I've once seen very similar movie (I guess, also based on real events), only both children were alive and were much younger when the situation was discovered. Here is the link, in case anybody was interested: http://www.imdb.com/title/tt0212543/. Anyway, the families decided to keep their "not their" children but stayed in close touch, so they knew very well what was happening with their biological kids. I never followed the situation and don't know if they kept it for ever, but it'd be sad if they didn't, since I guess it's the best solution of situation like this, especially if you think about the children, not the adults.
The Twiggs did not take Kim away from the only father she had ever known; they insisted on getting to know her and allowing her to come visit them. As I recall, that worked for awhile, but at some point Kim sued to sever all ties with them, as all the media hype and the back-and-forth visiting had ruined her life. However, maybe a year after she was allowed to cut ties with the Twiggs, she went through some teenage rebellion and actually moved in with them for awhile. Then, she got married at 17 and had a child, but the marriage didn't last. Seems like she's had a rough life and that's sad. If the Twiggs had left her alone, at least until she was grown, I wonder what her life would have been like.

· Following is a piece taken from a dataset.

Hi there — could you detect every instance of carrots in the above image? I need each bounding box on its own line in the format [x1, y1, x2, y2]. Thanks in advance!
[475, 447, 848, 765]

Speaking as a mother who has lost a child, if I had another biological child, of course I'd want to meet the child and I'd want my other children to get to know their brother or sister. I wouldn't presume, however to try and take the child from the only family he or she ever knew. That would be incredibly selfish.
The Twiggs were not monsters but they were wrong. They insisted upon treating the kidnapping like a theft of property. This was a 9yr old child, not a car. They turned her life upside down to repossess her.
Kimberly Mays was interviewed by Barbara Walters on the TV show "American Scandals" some time within the past year or two.
I don't remember all the details now, but at the time of the interview, Kim was 36 years old and had something like 6 children with several different fathers. And I believe the son she had when she was in her late teens and married to her first husband does not have any contact with her. She's led an interesting life, it seems - VERY messed up.
I believe the Twiggs should have left her alone until she turned 18 and just let her grow up in Florida as she was doing. True, her choices are hers alone, but I don't doubt that all the media attention to her unusual case, as well as the tug-of-war over her between the two families, affected her ability to choose more wisely.
Bob Mays, who she referred to in this fairly recent interview as "my dad," died a few years back, and Kim said she misses him. And in spite of what the movie portrayed, I don't think Kim got along well with his third wife.
Caught this last night on OWN....and while I sympathize with the Twiggs', they really, especially Regina (whom I believe is a nutjob) screwed Kimberly's life up...Bob Mays raised her, she had a home, was doing well in school, and the whole nightmare, custody, court cases, Regina wanting to call her Arlena all took its toll...should've been let Kimberly decide as an adult whether she wanted a relationship with the Twiggs, and I'm glad at least now it seems Kim has her life straightened out....she had it rough, by her own choices yes, but I believe rooted all to having her world turned upside down...
"Life is like a banquet and most poor suckers are starving to death."